Le suicide et l’exemple du procès fait au corps mort du curé Bennenot
Le suicide a toujours été une rupture de l’ordre moral et social mais c’est loin d’être un évènement rare. On en trouve lors de toute collecte dans les archives judiciaires. Le sujet a fait réfléchir les philosophes antiques comme les modernes, il a été marqué par l’œuvre de l’Anglais Burton (1621)28 et il a été étudié par les sociologues puis par les historiens. L’étude de cas présentée par Élodie Lemaire, étudiante en master dont j’ai guidé l’article après avoir lu son mémoire de master I, est remarquable à cause de l’identité (un curé) et du moment (au xviie siècle, précisément en 1689) et de la région29. Il s’agissait de mettre en perspective le suicide et de parvenir, peut-être, à entrer « Dans la tête du curé Bennenot » – un prêtre d’élite, au vu de son parcours, qui n’aurait jamais dû commettre un pareil acte. « Trop, c’est trop ! ».

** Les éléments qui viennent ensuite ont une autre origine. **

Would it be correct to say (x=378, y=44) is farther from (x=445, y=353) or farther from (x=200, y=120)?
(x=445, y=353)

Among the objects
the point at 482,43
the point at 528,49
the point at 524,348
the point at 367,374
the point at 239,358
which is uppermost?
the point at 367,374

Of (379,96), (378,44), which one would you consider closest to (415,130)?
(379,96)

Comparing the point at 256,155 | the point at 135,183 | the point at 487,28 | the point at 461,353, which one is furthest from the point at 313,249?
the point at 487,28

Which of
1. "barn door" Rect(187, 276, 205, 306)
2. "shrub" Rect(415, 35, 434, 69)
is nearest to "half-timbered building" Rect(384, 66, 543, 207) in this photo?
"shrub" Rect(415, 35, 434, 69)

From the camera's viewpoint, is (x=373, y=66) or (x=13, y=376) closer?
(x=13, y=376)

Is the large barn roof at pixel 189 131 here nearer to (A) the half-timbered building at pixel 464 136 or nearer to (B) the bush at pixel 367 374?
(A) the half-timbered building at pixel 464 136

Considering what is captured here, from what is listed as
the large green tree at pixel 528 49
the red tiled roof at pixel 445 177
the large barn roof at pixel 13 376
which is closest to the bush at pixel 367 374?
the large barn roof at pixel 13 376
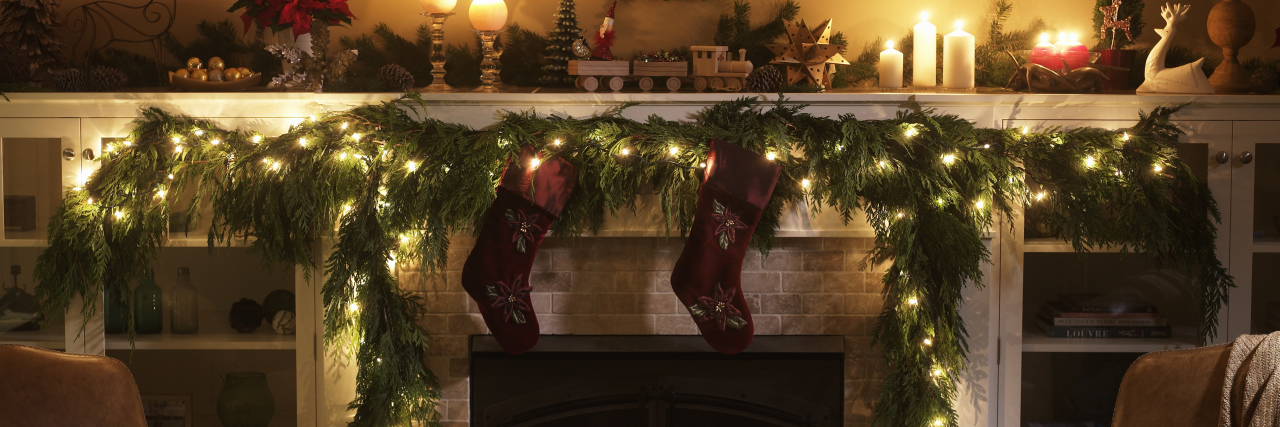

Les recherches rassemblées dans le présent numéro de Source(s) ont en commun de partir de situations extrêmes. Il y a de grands sujets possibles et des sujets plus petits ou plutôt des personnages moins considérables – un curé de campagne, un gentilhomme, des femmes du peuple – qui ouvrent sur de grands sujets de réflexion. C’est ainsi qu’une séance de l’axe « Autorité. Contrainte. Liberté. » combinée avec le séminaire commun des deux masters « Histoire et civilisations de l’Europe » et « Histoire des mondes germaniques », a interrogé en novembre 2019 les systèmes politiques mis sous tension par des dirigeants hors normes, turbulents, fantasques, caractériels, ineptes peut-être, mais parvenus au pouvoir et qui durant un temps ont causé des dégâts que d’autres ont dû rattraper – sauf que le dossier se complique quand l’on se rappelle que, dans l’histoire, nombre de dirigeants jugés excellents par la postérité ont été considérés de leur temps comme une calamité, voire un péril majeur, par au moins une partie de leurs contemporains. Les jugements ont pu être et sont encore souvent très opposés. Il n’est pas besoin de donner des noms, que l’on trouvera aussi bien dans la Vie des douze César de Suétone que sur Fox News et dans le Washington Post avec des points de vue plutôt contrastés30. Finalement, nombre de dirigeants ont été à la fois portés au pinacle et/ou jetés dans les poubelles de l’histoire. Notre regard s’est porté sur la résilience des systèmes et des peuples à certains règnes ou gouvernements. Le sujet mérite peut-être davantage qu’une seule séance de séminaire.